Por supuesto, cuando era un niño pequeño, poco había pensado en el hecho de que los teléfonos celulares eran una mercancía rara en aquel entonces. Sí, claro, vi que mis padres y sus amigos los tenían, pero realmente subestimé lo complicado que sería conseguir uno. Sin embargo, como siempre es con los niños, tenía que estar aquí y ahora.
Al ver que no me iba a mover un centímetro de la esquina de mi litera, mi madre llamó frenéticamente a su hermano. Al principio, su reacción debe haber sido "su hijo está loco", pero finalmente, dijo que vería lo que podía hacer.
Dos horas más tarde, todavía estaba sentado en ese calor sofocante cuando apareció, llevando lo que parecía más uno de esos walkie-talkies que los policías solían comunicar en ese momento. La cosa era enorme, grumosa y pesada.
Cuando vi que estaba encendido y, además, marqué números, incluso a Alemania, donde estarían mis padres, una sonrisa iluminó mi rostro. "Ok", estuve de acuerdo y mi madre dejó escapar un suspiro de alivio.
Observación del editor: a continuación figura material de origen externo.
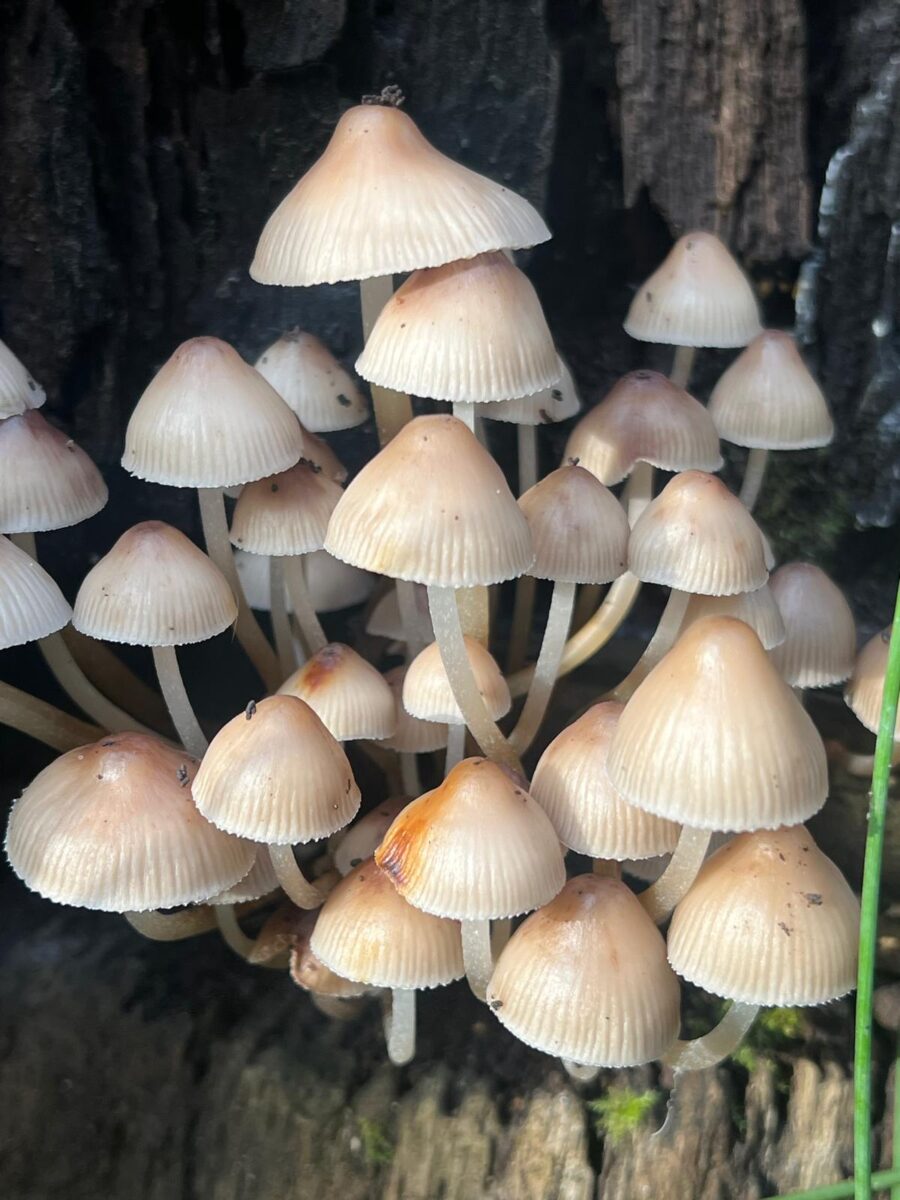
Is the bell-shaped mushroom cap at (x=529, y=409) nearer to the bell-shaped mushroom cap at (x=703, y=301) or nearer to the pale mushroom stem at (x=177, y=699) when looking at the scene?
the bell-shaped mushroom cap at (x=703, y=301)

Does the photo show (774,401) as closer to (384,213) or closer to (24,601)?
(384,213)

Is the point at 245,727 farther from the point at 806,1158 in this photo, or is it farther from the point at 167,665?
the point at 806,1158

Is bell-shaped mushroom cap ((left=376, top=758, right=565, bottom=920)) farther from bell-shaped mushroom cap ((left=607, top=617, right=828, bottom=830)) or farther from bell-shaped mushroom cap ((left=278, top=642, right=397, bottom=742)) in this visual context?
bell-shaped mushroom cap ((left=278, top=642, right=397, bottom=742))

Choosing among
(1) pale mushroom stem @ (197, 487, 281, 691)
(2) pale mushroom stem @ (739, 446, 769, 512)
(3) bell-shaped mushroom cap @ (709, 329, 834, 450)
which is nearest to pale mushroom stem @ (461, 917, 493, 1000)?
(1) pale mushroom stem @ (197, 487, 281, 691)

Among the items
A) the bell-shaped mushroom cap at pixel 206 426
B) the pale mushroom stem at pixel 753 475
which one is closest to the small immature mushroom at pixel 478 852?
the bell-shaped mushroom cap at pixel 206 426

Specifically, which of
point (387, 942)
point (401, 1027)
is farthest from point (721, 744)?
point (401, 1027)
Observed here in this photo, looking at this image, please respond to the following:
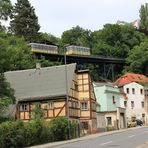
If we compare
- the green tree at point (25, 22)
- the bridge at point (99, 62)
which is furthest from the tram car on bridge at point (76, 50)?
the green tree at point (25, 22)

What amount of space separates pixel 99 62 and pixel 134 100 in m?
31.8

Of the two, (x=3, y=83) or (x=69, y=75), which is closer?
(x=3, y=83)

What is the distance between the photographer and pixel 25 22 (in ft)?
361

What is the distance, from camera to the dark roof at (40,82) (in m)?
58.3

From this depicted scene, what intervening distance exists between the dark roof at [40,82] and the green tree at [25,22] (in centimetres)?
4549

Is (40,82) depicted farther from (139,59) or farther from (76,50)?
(139,59)

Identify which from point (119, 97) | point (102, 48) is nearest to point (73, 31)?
point (102, 48)

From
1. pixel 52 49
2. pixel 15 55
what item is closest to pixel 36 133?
pixel 15 55

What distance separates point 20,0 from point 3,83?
6840 centimetres

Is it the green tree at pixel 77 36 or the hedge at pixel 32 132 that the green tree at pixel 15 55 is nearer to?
the hedge at pixel 32 132

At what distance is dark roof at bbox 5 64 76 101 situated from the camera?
5831 centimetres

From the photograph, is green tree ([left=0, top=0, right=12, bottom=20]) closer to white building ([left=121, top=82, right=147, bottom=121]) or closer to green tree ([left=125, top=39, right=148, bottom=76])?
white building ([left=121, top=82, right=147, bottom=121])

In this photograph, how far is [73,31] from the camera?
147 metres

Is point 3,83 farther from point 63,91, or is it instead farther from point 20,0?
point 20,0
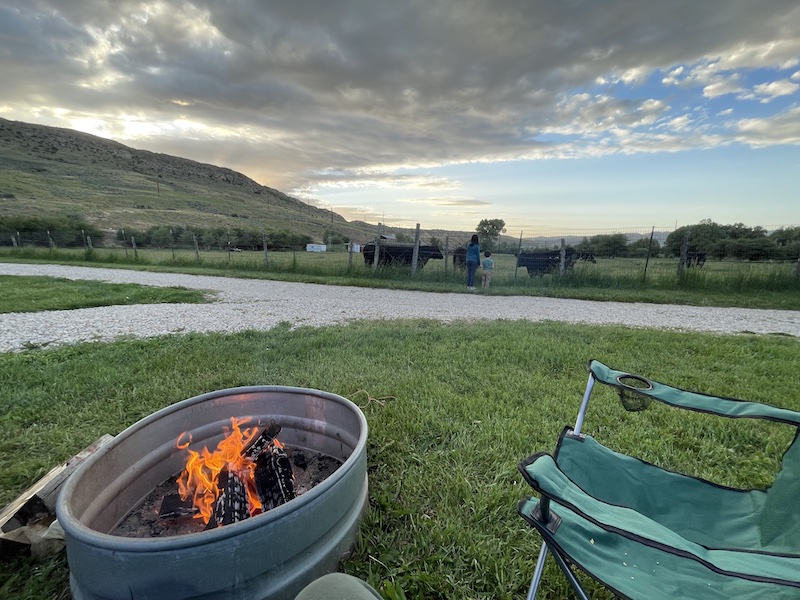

Mis padres se fueron, y el resto del campamento de verano fue sin un solo problema. Llevé el teléfono celular a todas partes, agarrándolo porque sabía que los carteristas deambulaban incluso en las pequeñas ciudades de España. Muchas veces, ni siquiera iba a la piscina con los otros niños, solo porque quería asegurarme de que mi teléfono celular estuviera a salvo. Todos los otros niños miraron, e incluso los líderes de los campamentos de verano seguramente pensaron que estaba extremadamente malcriada, si no completamente estúpida.
Al final, ni siquiera usé el teléfono celular una vez para hacer una llamada (porque en aquel entonces, los teléfonos celulares no hacían nada más). Fue el consuelo que me proporcionó su pesadez lo que me permitió sobrevivir al campamento de verano.